Clark is in the same boat. He exited last year as proof of concept that 3-point shooting from the power forward spot could be a huge boost to the team. Something that could even take them over the top in many ways offensively.
With Al-Farouq Aminu out at least to start the year — Steve Clifford said he is progressing after his surgery but is still not cleared for contact — Gary Clark will once again fill in as a critical player in the Magic’s rotation. At least until Chuma Okeke, who has shown off his shooting chops during the preseason, is confident and ready to play.
Clark came to the Magic as a bit of an oversized perimeter defender. At Cincinnati in college, he was the AAC Defensive Player of the Year. He has good instincts and discipline to defend power forwards especially, but he can switch on occasion to bigger players who stay on the perimeter.
What is really keeping Clark from unlocking his opportunities in the NBA is his shooting.
Cincy on the Prowl
He is a good enough shooter to hit from the outside and get hot. But the numbers are not quite catching up to perception.
Last year with the Magic, he shot 35.0-percent on 3-pointers last season for the Magic in 24 games. That was a relatively small sample — 60 total 3-point attempts in the regular season. That 3-point field goal percentage placed him third among Magic rotation players behind only Terrence Ross and Evan Fournier.

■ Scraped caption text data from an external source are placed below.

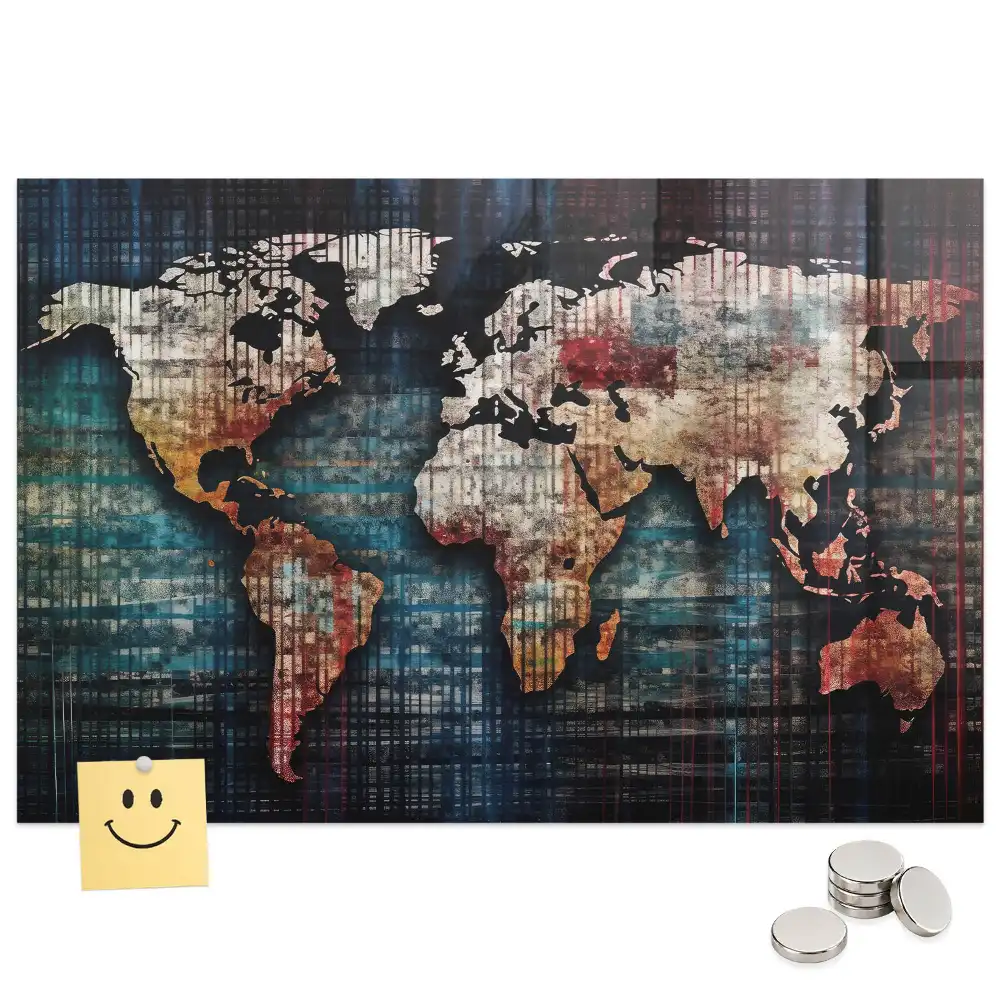 Tableau magnétique en verre avec motif de courbes de niveau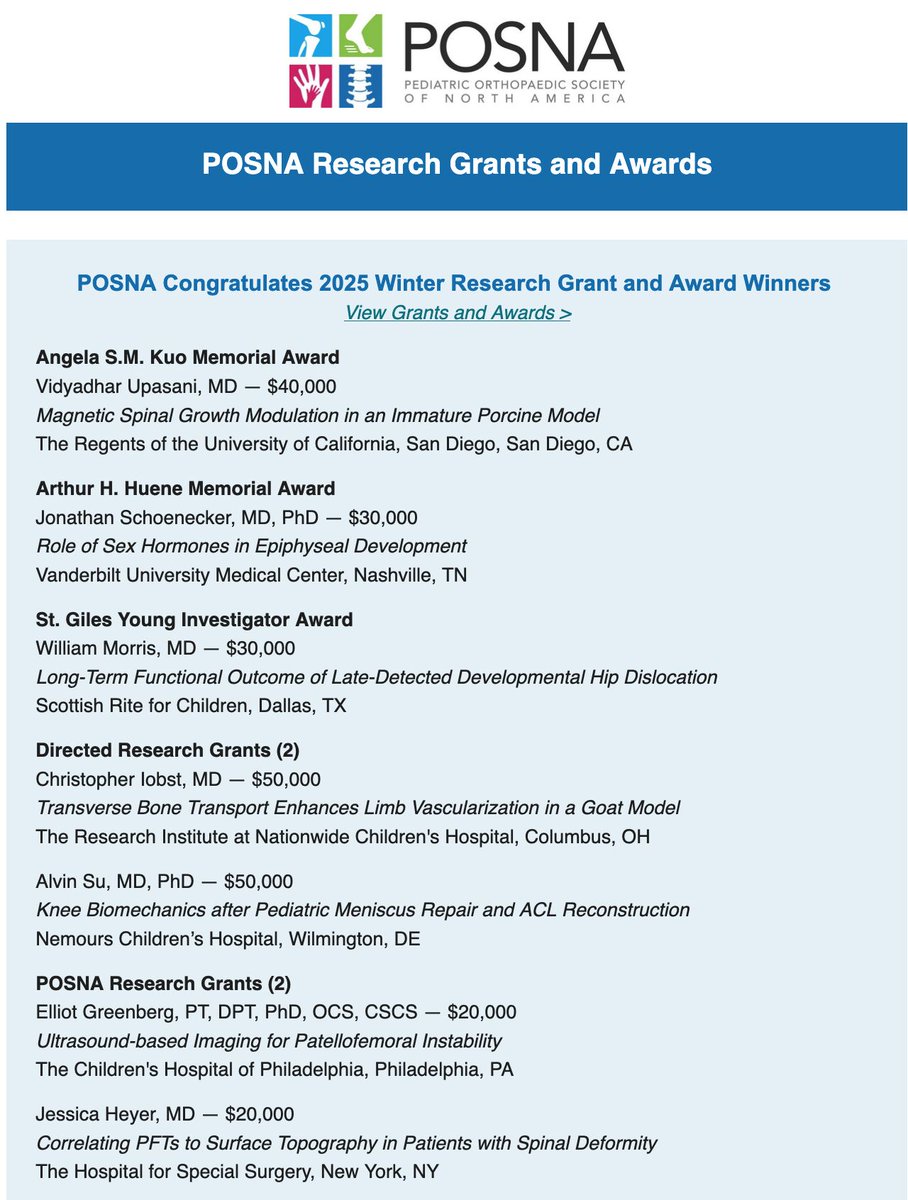 Congrats to Dr. Alvin Su, <a href="/OrthoKarate/">Alvin Su, MD, PhD</a>, and our Orthopedic Sports Medicine Research Team on being the recipient of a <a href="/POSNA_org/">POSNA</a> research grant dedicated to translational research in pediatric sports medicine. This project is a collaboration between both <a href="/Nemours/">Nemours Children's Health</a>  and the team at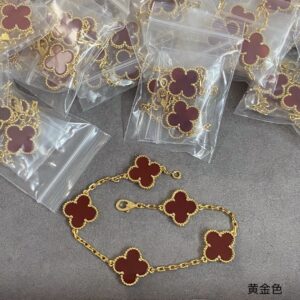 p145 vca fourleaf clover carnelian fiveflower bracelet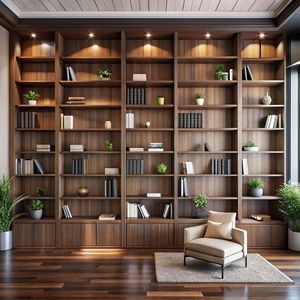 Librería Moderna Ecológica y Duradera de Madera Maciza, Sistema de Estanterías Ajustable, Unidad de Almacenamiento Personalizable para Sala de Estar - Product Image 2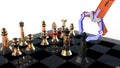 Robotic arm artificial intelligence playing chess 3d illustration Royalty Free Stock Photo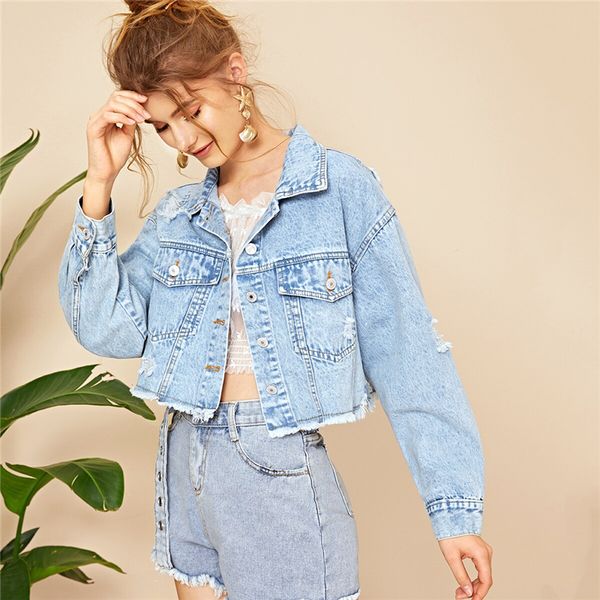 blue ripped frayed edge flakes crop denim jeans jacket women spring autumn single breasted casual outwear coat jackets, White;black
blue ripped frayed edge flakes crop denim jeans jacket women spring autumn single breasted casual outwear coat jackets, White;black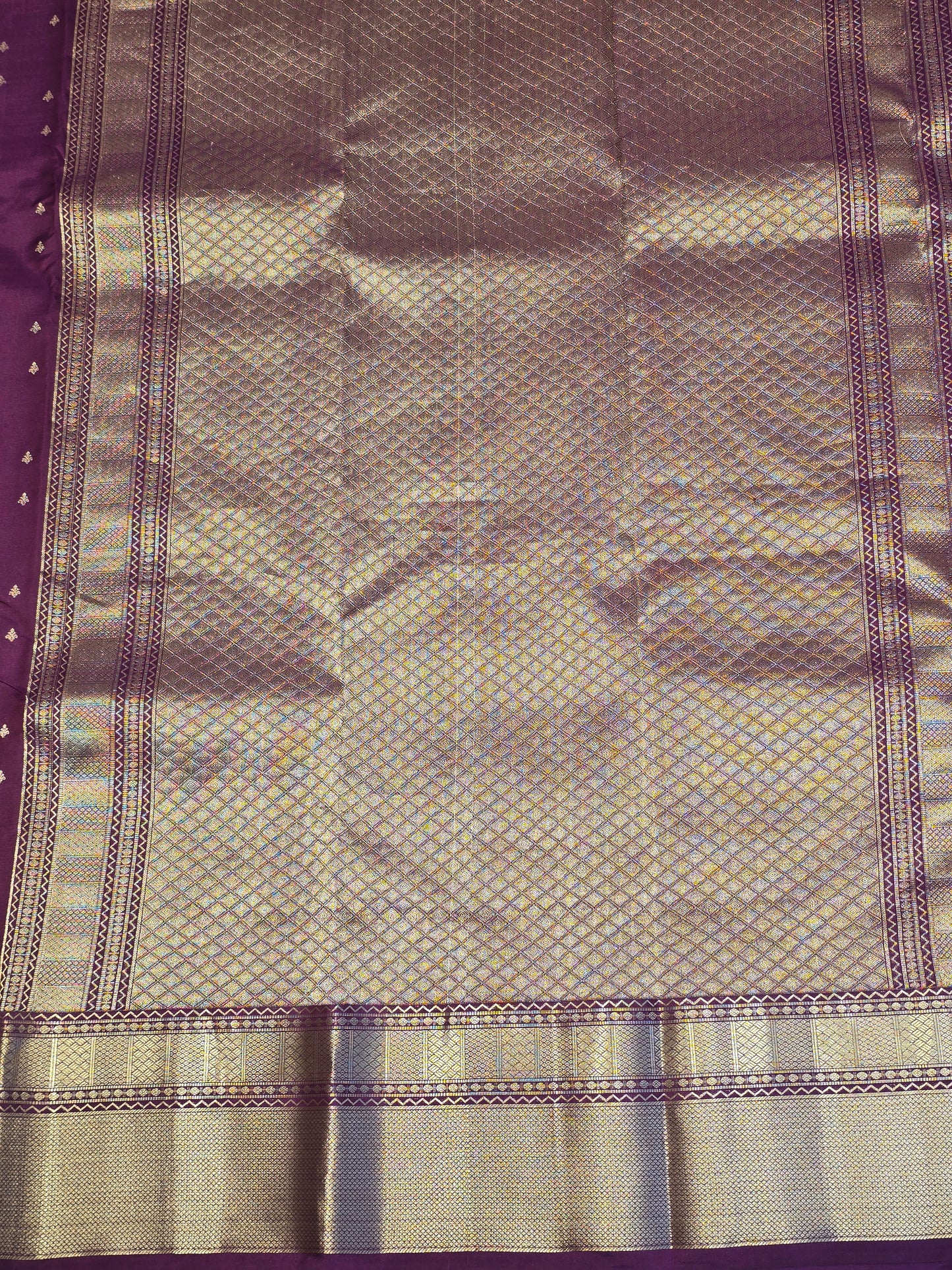 Women Purple Pure Kanjivaram Silk Saree with Silver Rudrakshi Motifs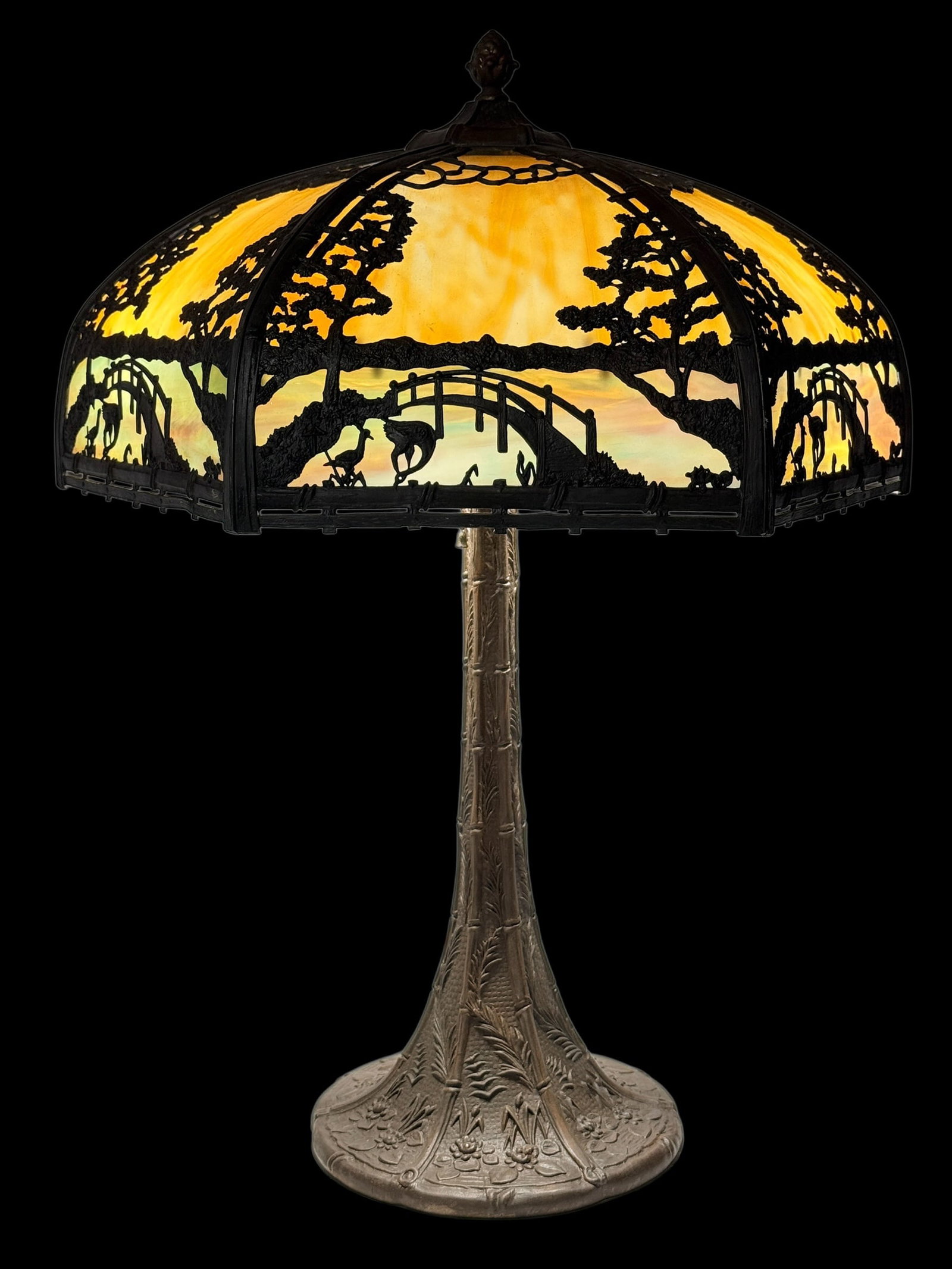 Early 20th C. American Slag Glass & Bronzed Metal Overlay Table Lamp (1 of 16)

Clark should be considered one of the Magic’s better shooters. And because he is mostly a spot-up shooter, almost all of his field-goal attempts are 3-pointers, shooting is ultimately where he gets his value.
Last year, 60 of his 74 field goal attempts with the Magic were 3-pointers (81.1 percent) and 111 of his 133 field goal attempts for the entire season (83.5 percent) were 3-pointers. Clark took just one 2-point field goal (not including any fouls) during the entire playoffs.
Clark’s role is to shoot and make 3-pointers and that will be the ultimate judge of whether his season is a success. And, at least for now, statistics suggest teams largely leave Clark open at the 3-point line — Basketball Index rates his 3-point gravity at the 39th percentile. Clark is not exactly drawing in the defense.
But that is exactly where the Magic can take advantage of Clark and his shooting ability. That is where Clark must take advantage of his skills within this Magic offense.
If Clark wants to find a more permanent place on the team — he signed a two-year contract with the Magic this offseason — it will start with his shooting and how much better of a shooter he can be.
If Clark can come in and space the floor to the corners or the break with his 3-point shooting, the Magic’s second unit will become that much more potent. With Cole Anthony joining Terrence Ross as a potential scorer in that unit, the Magic need players who will create driving and cutting lanes for them as well as an outlet when defenses collapse around them.
This is the biggest role Clark will have to fill for this team.
If Clark becomes a more consistent and better shooter, a lot of the Magic’s offensive problems in the second unit will get solved very quickly.